BEGIN

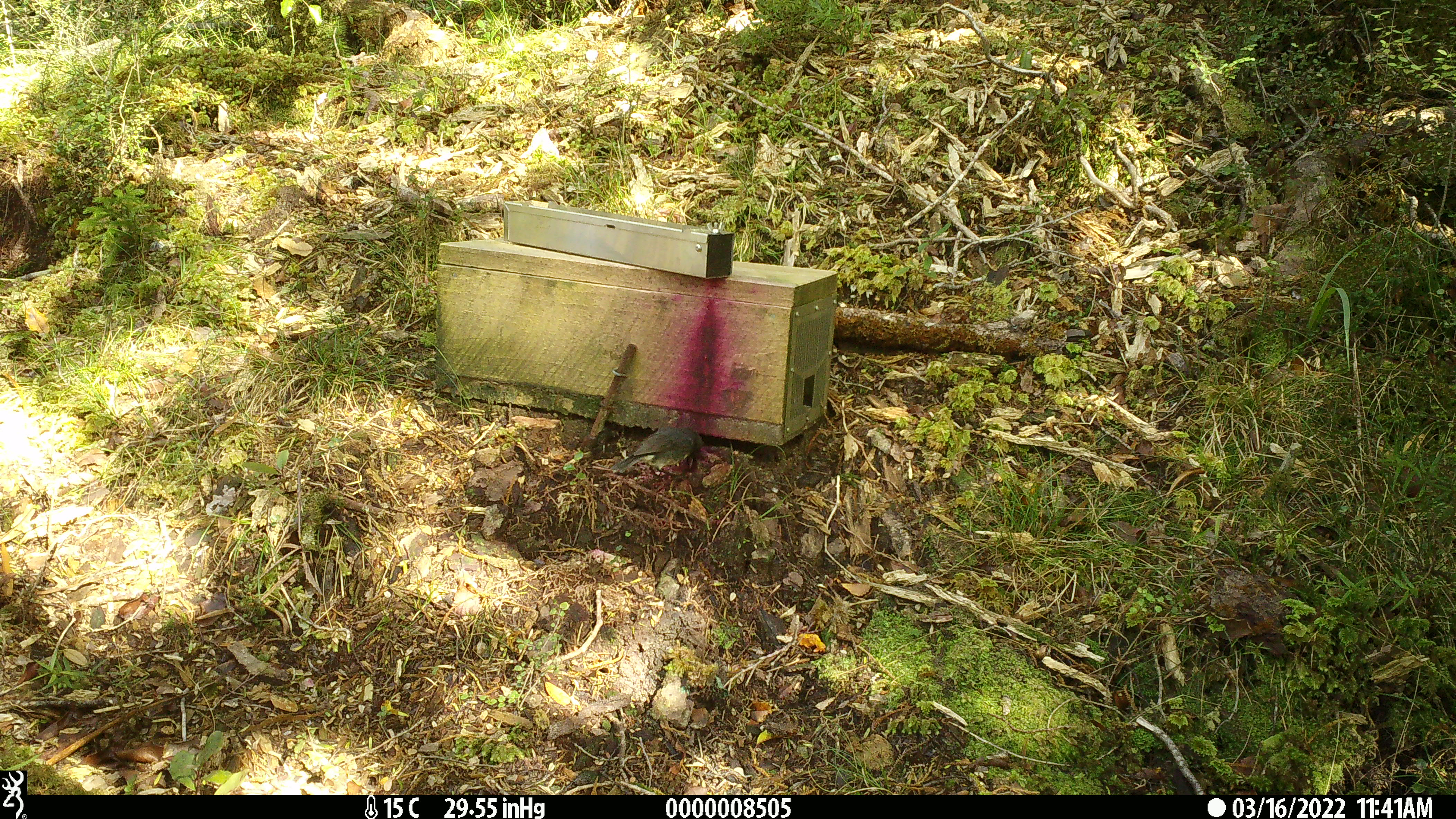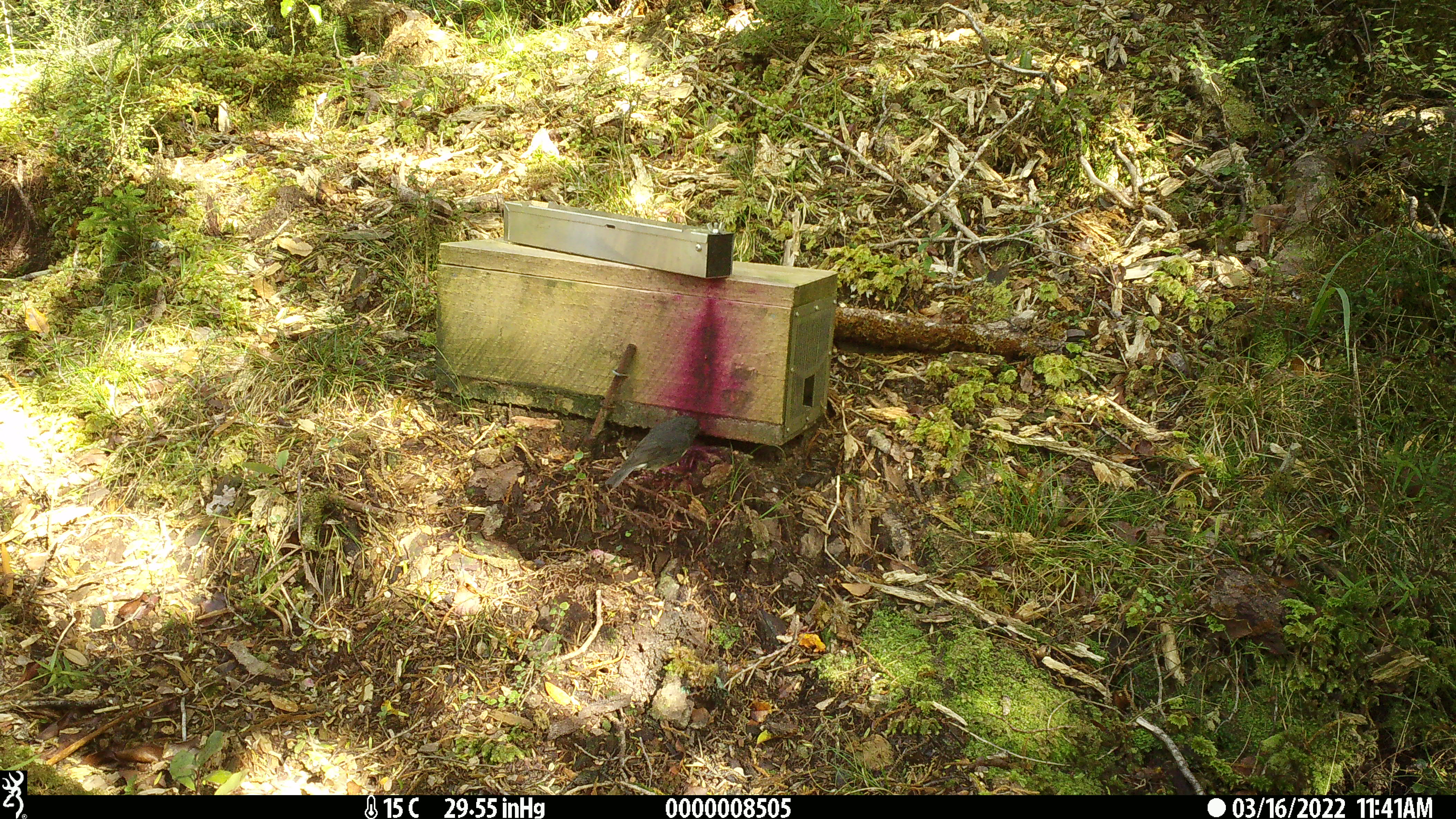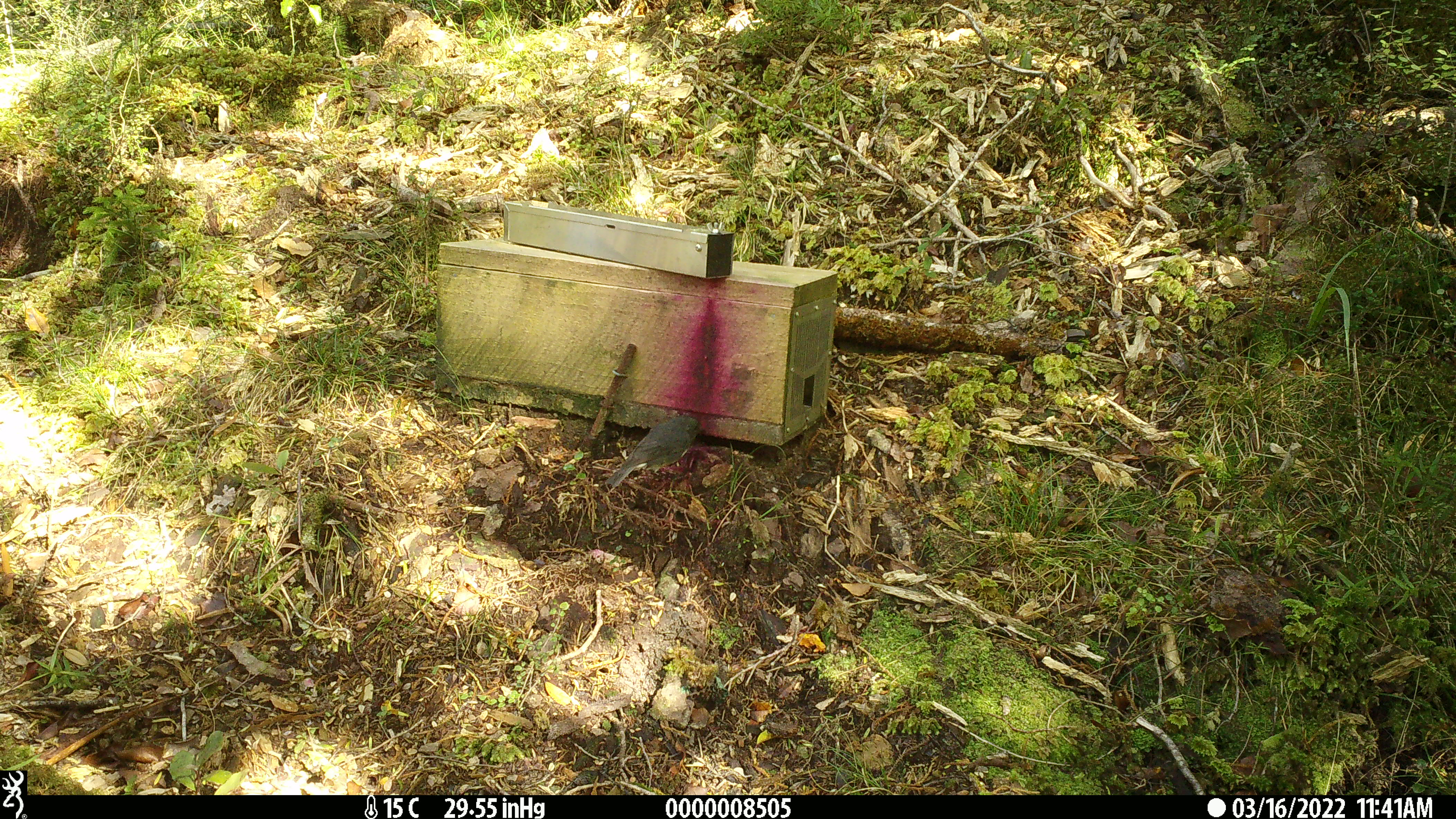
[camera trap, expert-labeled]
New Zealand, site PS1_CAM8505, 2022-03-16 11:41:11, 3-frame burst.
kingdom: Animalia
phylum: Chordata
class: Aves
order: Passeriformes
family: Petroicidae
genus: Petroica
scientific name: Petroica australis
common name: new zealand robin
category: robin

END

→ Requirement
Leave out the pictures and repeat the remaining data exactly.

→ Expected output
[camera trap, expert-labeled]
New Zealand, site PS1_CAM8505, 2022-03-16 11:41:11, 3-frame burst.
kingdom: Animalia
phylum: Chordata
class: Aves
order: Passeriformes
family: Petroicidae
genus: Petroica
scientific name: Petroica australis
common name: new zealand robin
category: robin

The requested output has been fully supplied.